TV's Financial Drama: Not Only The Stuff BETWEEN Commercials

There were still TV commercials running yesterday -- all amidst the worst-ever point drop in the Dow Industrials.

In the afternoon, after the markets had closed, MSNBC still had ads for Brita, Mastercard, Benadryl, and Universal Pictures' "Flash of Genius."  CNBC had the likes of Charles Schwab, Cadillac, AT&T, Lending Tree, and FedEx. Fox Business Channel had Weight Watchers and Debt Relief USA. Bloomberg Television had Bose Corp., Standard Chartered bank, and Weight Watchers.

What does this tell us? Do not adjust your TV sets. It's business as usual -- at least for the last week in September.

Over the last several months, TV news networks have struggled to figure out what the ongoing big financial news story means to consumers . Will it be tougher for small businesses to get short-term credit? Is unemployment rising?  Are there more business failures? How safe is your IRA?

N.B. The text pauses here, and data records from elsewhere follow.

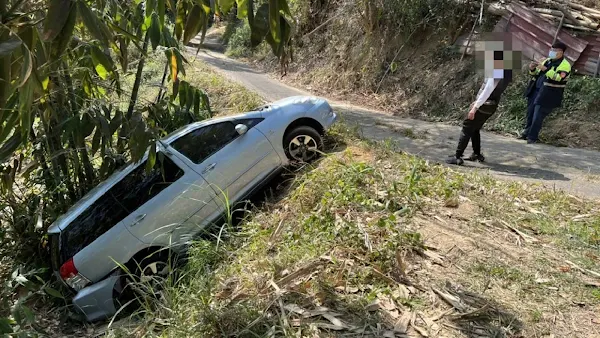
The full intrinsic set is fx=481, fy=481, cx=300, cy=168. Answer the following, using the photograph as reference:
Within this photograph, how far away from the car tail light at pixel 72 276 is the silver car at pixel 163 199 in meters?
0.01

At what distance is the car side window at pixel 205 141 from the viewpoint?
235 inches

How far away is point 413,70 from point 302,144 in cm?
765

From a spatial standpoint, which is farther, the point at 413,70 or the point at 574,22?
the point at 413,70

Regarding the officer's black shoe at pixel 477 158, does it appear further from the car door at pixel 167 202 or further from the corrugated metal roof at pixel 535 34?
the car door at pixel 167 202

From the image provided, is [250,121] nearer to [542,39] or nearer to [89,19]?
[89,19]

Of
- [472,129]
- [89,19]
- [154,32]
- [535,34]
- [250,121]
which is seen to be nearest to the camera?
[89,19]

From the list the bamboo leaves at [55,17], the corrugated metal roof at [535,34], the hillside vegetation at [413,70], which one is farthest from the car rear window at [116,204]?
the corrugated metal roof at [535,34]

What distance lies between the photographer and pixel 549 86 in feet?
26.5

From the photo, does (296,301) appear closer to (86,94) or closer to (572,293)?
(572,293)

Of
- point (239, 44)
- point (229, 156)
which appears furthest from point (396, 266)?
point (239, 44)

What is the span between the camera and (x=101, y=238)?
535 cm

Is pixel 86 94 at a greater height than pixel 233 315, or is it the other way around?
pixel 86 94

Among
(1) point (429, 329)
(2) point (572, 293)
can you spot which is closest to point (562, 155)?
(2) point (572, 293)

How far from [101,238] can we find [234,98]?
18.4ft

If consumers can't make heads or tails of the financial crisis, perhaps they'll gain assurance from the type of TV advertising that's running. If they notice business is still working as usual -- companies targeting them and asking for their money -- that's a good sign, isn't it?

One day doesn't make that much difference, but there might be changes down the road.

Media executives will say you don't need to see a TV network's or program's ratings to gauge its health; just watch the quality of its advertisers.  If, in the next few months, you see a bunch of direct-response advertisers running in prime time for major shows like CBS' "CSI," NBC's "Heroes," Fox's "House" or ABC's "Grey's Anatomy,"  that'll tell a different story.

Last week senior executives at major media companies told investors about some advertising problems with local TV stations -- but not with national TV venues. Maybe this is the tip of the iceberg.

Financial news networks don't need to heighten the drama of their news programming. It's all there in the market's numbers.  Later on, the angst may show up in commercial breaks.